Centrum wstrząsów, do których doszło w sobotni wieczór czasu lokalnego, znajdowało się w prowincji Kolumbia Brytyjska, w odległości 198 kilometrów na południowy zachód od miasta Prince Rupert i na głębokości 10 km - podało United States Geological Survey.
Służby kanadyjskie uznały jednak wstrząsy za nieco słabsze i określiły ich siłę na 7,1 st. w skali Richtera. Poinadto poinformowano, że na Wyspach Królowej Charlotty wystąpiły wstrząsy wtórne o magnitudzie 4,6.
Nie ma doniesień o ofiarach czy zniszczeniach.
Odczuwalne m.in. w Prince Rupert
- Wstrząsy odczuwano w dużej części Kolumbii Brytyjskiej, w tym na Wyspach Królowej Charlotty, w Prince Rupert, Quesnel i Houston. Jak na razie nie było doniesień o szkodach - podała agencja Earthquakes Canada. Według świadków, trzęsienia nie odczuwano w Victorii i Vancouver, największych ośrodkach miejskich regionu.

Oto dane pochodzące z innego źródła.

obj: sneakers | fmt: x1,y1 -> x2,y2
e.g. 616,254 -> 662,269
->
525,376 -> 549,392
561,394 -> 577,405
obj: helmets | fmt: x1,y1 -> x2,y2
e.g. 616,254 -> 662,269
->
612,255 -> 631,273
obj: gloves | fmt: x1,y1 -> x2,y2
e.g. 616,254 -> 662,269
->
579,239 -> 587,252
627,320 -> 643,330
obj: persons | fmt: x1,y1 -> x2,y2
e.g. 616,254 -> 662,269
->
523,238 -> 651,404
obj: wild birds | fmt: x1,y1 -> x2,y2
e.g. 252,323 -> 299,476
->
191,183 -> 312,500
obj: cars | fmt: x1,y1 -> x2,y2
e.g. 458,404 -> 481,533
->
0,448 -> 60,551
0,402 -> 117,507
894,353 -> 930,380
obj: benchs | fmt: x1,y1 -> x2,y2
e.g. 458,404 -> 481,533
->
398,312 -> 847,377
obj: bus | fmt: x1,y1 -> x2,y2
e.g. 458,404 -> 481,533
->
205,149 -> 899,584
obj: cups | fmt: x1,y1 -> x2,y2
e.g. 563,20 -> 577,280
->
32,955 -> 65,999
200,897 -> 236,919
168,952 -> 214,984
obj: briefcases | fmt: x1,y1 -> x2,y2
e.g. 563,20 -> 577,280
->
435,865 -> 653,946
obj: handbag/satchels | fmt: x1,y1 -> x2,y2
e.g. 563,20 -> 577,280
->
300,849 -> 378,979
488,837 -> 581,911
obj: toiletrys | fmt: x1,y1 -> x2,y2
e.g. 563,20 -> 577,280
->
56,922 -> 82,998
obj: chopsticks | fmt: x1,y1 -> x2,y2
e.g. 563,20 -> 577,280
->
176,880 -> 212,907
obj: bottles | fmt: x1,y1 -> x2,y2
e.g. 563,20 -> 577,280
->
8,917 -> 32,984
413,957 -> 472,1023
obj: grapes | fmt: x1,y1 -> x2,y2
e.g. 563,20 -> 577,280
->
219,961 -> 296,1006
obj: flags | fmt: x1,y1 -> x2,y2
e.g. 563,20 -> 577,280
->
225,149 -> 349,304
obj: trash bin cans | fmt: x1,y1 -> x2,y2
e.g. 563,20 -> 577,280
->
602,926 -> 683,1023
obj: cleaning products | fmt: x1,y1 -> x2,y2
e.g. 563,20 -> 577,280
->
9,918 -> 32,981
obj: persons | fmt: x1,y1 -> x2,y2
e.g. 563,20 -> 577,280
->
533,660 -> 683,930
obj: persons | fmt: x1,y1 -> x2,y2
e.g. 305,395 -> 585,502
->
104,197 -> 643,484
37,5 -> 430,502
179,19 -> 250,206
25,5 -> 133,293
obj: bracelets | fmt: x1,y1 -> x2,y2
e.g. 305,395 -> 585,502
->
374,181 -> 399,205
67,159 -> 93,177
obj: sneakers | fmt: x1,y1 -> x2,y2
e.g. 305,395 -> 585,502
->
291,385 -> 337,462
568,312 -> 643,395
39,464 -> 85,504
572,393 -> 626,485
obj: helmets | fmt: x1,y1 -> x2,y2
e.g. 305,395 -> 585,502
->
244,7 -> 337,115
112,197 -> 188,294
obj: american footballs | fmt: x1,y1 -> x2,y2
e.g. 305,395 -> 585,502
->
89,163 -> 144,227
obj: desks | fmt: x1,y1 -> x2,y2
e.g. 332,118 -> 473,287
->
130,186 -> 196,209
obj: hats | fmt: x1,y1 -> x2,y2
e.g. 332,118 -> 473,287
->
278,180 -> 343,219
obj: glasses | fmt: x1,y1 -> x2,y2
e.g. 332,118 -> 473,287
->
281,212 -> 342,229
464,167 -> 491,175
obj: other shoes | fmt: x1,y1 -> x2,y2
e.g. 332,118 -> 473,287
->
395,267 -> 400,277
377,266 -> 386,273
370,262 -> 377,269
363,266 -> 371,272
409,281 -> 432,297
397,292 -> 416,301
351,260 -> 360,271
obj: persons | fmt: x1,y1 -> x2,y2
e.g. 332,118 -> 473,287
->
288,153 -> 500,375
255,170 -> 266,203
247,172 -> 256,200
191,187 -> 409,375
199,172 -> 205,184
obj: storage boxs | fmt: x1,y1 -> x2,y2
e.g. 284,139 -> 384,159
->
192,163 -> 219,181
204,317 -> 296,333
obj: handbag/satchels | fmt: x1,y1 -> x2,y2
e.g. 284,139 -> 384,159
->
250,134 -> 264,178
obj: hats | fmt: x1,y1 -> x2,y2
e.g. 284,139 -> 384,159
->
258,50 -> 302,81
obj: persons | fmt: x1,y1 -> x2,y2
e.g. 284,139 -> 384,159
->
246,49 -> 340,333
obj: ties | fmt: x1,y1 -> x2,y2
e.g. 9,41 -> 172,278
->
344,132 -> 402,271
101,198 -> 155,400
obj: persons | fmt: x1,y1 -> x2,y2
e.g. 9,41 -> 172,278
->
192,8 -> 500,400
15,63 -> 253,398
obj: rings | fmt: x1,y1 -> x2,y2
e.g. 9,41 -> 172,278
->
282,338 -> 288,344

Możliwe małe tsunami na Alasce
Centrum ostrzegania przed tsunami na Pacyfiku podało, iż nie spodziewa się zagrożenia. Lokalne służby kryzysowe nie wykluczały jednak niewielkiego tsunami i wydały ostrzeżenie dla położonych u wybrzeży regionów Alaski i Kolumbii Brytyjskiej. Ostrzeżenie nad ranem naszego czasu zostało wycofane.
Tsunami na Hawajach
Tsunami dotarło za to do Hawajów.
Pierwsze fale nawiedzające Hilo - miasto położone na wschodnim wybrzeżu największej wyspy Hawajów Hawai'i - miały około 76 cm wysokości. Miejscowi eksperci zapowiadali nadejście fal sięgających nawet 180 cm.
Stu tysiącom ludzi nakazano przeniesienie się na wyższe partie terenu. Nadbrzeżne drogi były zakorkowane samochodami mieszkańców nadmorskich terenów, usiłujących przedostać się na wyżej położone obszary w głębi lądu. Dopiero po południu odwołano alarm.